Single-cell RNA sequencing (scRNA-seq) technologies have precipitated the development of bioinformatic tools to reconstruct cell lineage specification and differentiation processes with single-cell precision. However, current start-up costs and recommended data volumes for statistical analysis remain prohibitively expensive, preventing scRNA-seq technologies from becoming mainstream. Here, we introduce single-cell amalgamation by latent semantic analysis (SALSA), a versatile workflow that combines measurement reliability metrics with latent variable extraction to infer robust expression profiles from ultra-sparse sc-RNAseq data. SALSA uses a matrix focusing approach that starts by identifying facultative genes with expression levels greater than experimental measurement precision and ends with cell clustering based on a minimal set of Profiler genes, each one a putative biomarker of cluster-specific expression profiles.

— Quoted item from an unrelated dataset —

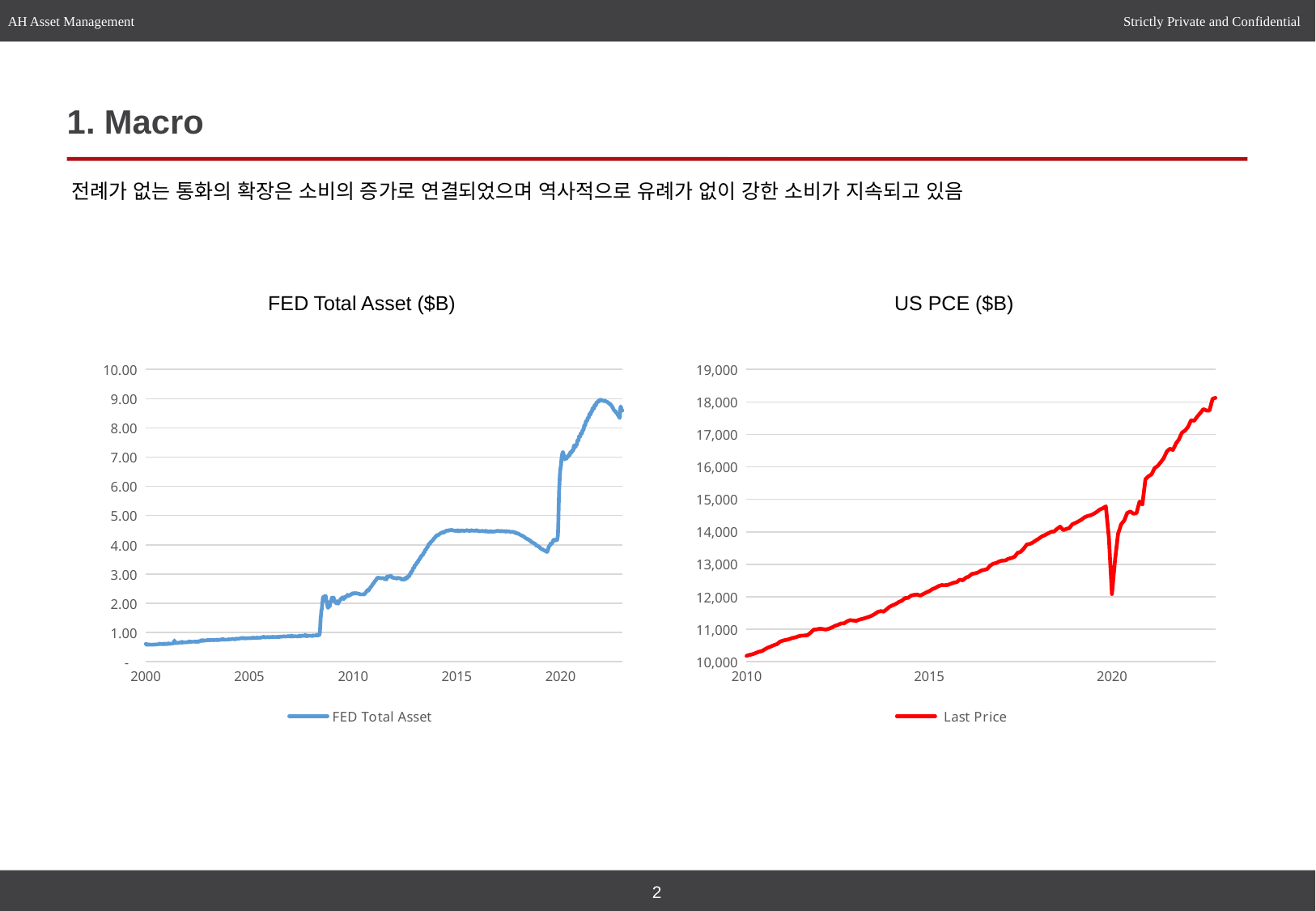
In the US PCE ($B) chart, is the value in 2010 greater or less than 11,000? less How many series does the legend of the US PCE ($B) chart list? 1 In the US PCE ($B) chart, is the value in 2012 greater or less than 12,000? less What kind of chart is the US PCE ($B) chart? line chart What colour is the line in the FED Total Asset ($B) chart? blue What is the legend entry of the US PCE ($B) chart? Last Price How many series does the legend of the FED Total Asset ($B) chart list? 1 In the US PCE ($B) chart, do the values generally rise or fall from 2010 to the end of the series? rise In the FED Total Asset ($B) chart, do the values generally rise or fall from 2000 to 2020? rise In the FED Total Asset ($B) chart, is the value in 2000 greater or less than 1.00? less What kind of chart is the FED Total Asset ($B) chart? line chart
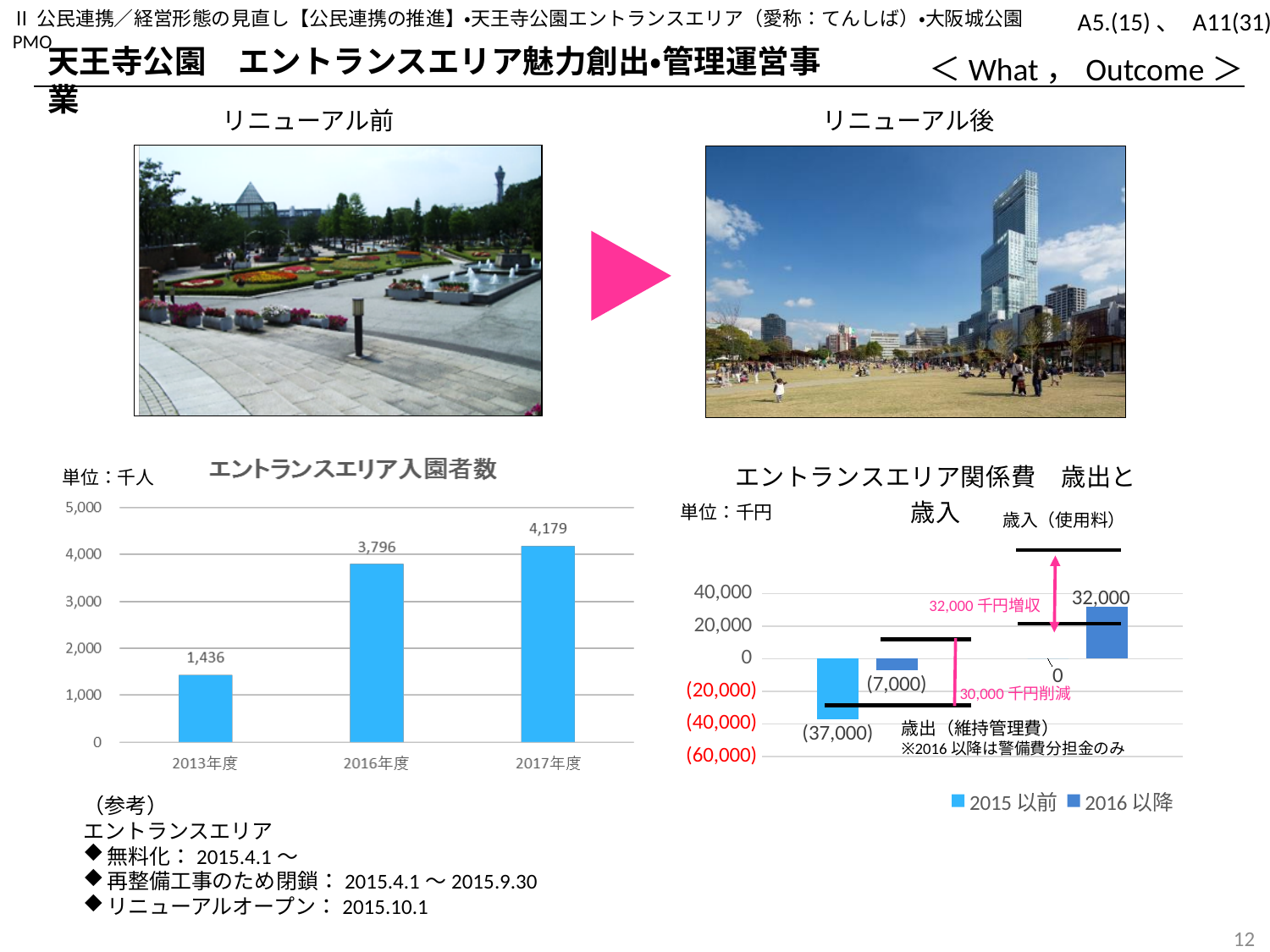
In the エントランスエリア入園者数 chart, do the values rise or fall from 2013年度 to 2017年度? rise What unit is stated for the エントランスエリア入園者数 chart? 千人 In the エントランスエリア入園者数 chart, what is the value for 2013年度? 1,436 What kind of chart is the エントランスエリア入園者数 chart? bar chart In the エントランスエリア入園者数 chart, what is the difference between the 2017年度 and 2016年度 values? 383 How many series does the legend of the エントランスエリア関係費 歳出と歳入 chart list? 2 In the エントランスエリア入園者数 chart, what is the value for 2017年度? 4,179 In the エントランスエリア関係費 歳出と歳入 chart, what is the 歳入（使用料） value for 2016以降? 32,000 In the エントランスエリア入園者数 chart, which year has the lowest value? 2013年度 In the エントランスエリア入園者数 chart, how many years are plotted? 3 In the エントランスエリア入園者数 chart, which year has the highest value? 2017年度 In the エントランスエリア関係費 歳出と歳入 chart, what is the 歳出（維持管理費） value for 2015以前? (37,000)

To benchmark how SALSA performs in experimental settings, we used the publicly available 10X Genomics PBMC 3K dataset, a pre-curated silver standard from human frozen peripheral blood comprising 2,700 single-cell barcodes, and identified 7 major cell groups matching transcriptional profiles of peripheral blood cell types and driven agnostically by < 500 Profiler genes. Finally, we demonstrate successful implementation of SALSA in a replicative scRNA-seq scenario by using previously published DropSeq data from a multi-batch mouse retina experimental design, thereby identifying 10 transcriptionally distinct cell types from > 64,000 single cells across 7 independent biological replicates based on < 630 Profiler genes. With these results, SALSA demonstrates that robust pattern detection from scRNA-seq expression matrices only requires a fraction of the accrued data, suggesting that single-cell sequencing technologies can become affordable and widespread if meant as hypothesis-generation tools to extract large-scale differential expression effects.